Background technology
Collagen is a kind of fibrous glycoprotein, and it is the α-peptide chain network structure formed by triple helix body.Send out at present
Existing collagen is present in different tissues up to as many as 10 kinds.Type Ⅳ collagen albumen is the important component for forming basilar memebrane.Base in normal hepatocytes
Counterdie is primarily present in blood vessel, lymphatic vessel, around bile duct, lacks at sinus hepaticus wall.Increase in hepatopathy with inflammatory development, fibr tissue
Life jump, has a large amount of collagen depositions in fibr tissue generating process, and various collagens increased, but wherein it is mostly important just
It is the increase for the type Ⅳ collagen albumen for forming basilar memebrane.It is now recognized that the measure of type Ⅳ collagen albumen, which can be used as, checks liver fiber
The modern age index of change.
At present, the method for detecting type Ⅳ collagen albumen is mainly radioimmunoassay method, but radioimmunoassay method
Concrete operations it is relatively cumbersome, and certain radiocontamination be present, put into the problems such as more.

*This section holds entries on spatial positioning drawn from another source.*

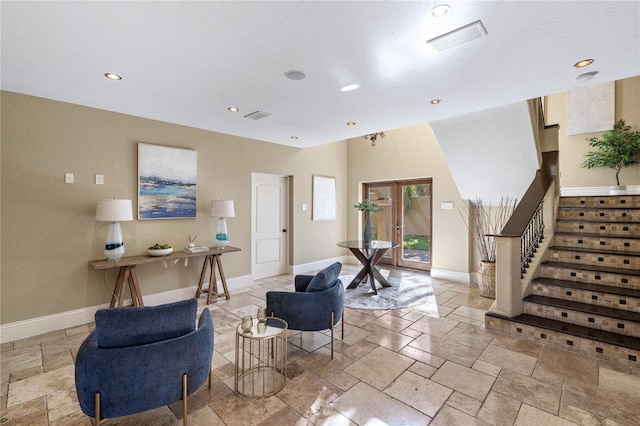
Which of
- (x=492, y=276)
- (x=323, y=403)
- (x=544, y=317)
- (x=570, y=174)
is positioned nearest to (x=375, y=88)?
(x=323, y=403)

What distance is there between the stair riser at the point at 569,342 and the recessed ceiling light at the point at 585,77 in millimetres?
2565

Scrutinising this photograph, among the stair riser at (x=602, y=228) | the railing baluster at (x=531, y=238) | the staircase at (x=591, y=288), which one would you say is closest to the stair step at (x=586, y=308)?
the staircase at (x=591, y=288)

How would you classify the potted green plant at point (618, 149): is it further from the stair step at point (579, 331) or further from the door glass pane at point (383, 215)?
the door glass pane at point (383, 215)

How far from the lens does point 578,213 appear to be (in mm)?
4223

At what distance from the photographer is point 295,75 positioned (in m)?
2.77

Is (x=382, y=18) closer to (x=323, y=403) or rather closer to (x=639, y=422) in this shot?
(x=323, y=403)

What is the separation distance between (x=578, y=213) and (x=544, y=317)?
76.7 inches

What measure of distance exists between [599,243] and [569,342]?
1.67m

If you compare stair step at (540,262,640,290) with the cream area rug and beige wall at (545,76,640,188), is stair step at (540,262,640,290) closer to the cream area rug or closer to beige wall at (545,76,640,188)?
the cream area rug

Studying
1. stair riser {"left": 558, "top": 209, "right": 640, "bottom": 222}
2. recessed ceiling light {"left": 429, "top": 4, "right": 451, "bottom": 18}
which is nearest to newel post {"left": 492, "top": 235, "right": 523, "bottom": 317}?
stair riser {"left": 558, "top": 209, "right": 640, "bottom": 222}

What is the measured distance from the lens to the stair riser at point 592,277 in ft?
10.6

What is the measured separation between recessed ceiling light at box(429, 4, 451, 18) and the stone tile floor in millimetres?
2717

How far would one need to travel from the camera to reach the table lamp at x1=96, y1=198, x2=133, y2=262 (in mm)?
3451

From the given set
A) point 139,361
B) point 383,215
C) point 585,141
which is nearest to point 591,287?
point 585,141
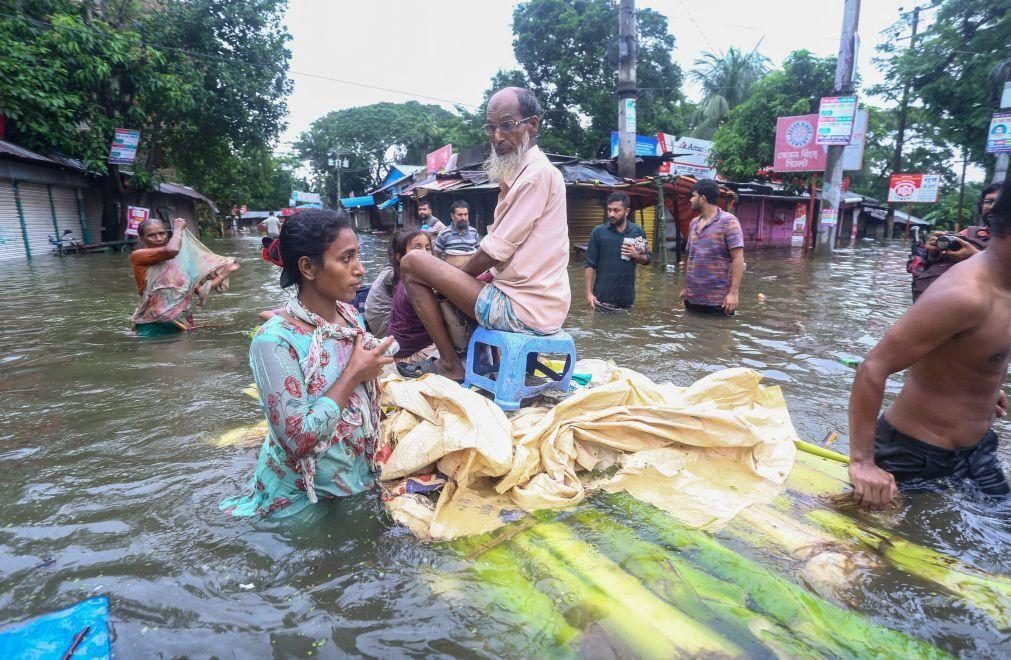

Therefore, it is badly in need of a kind of preparation of type Ⅳ collagen protein detection kit simple to operate, pollution-free, cost is low at present
Method.
The content of the invention
It is an object of the invention to overcome the deficiencies of the prior art and provide it is a kind of it is simple to operate, pollution-free, cost is low
The preparation method of type Ⅳ collagen protein detection kit.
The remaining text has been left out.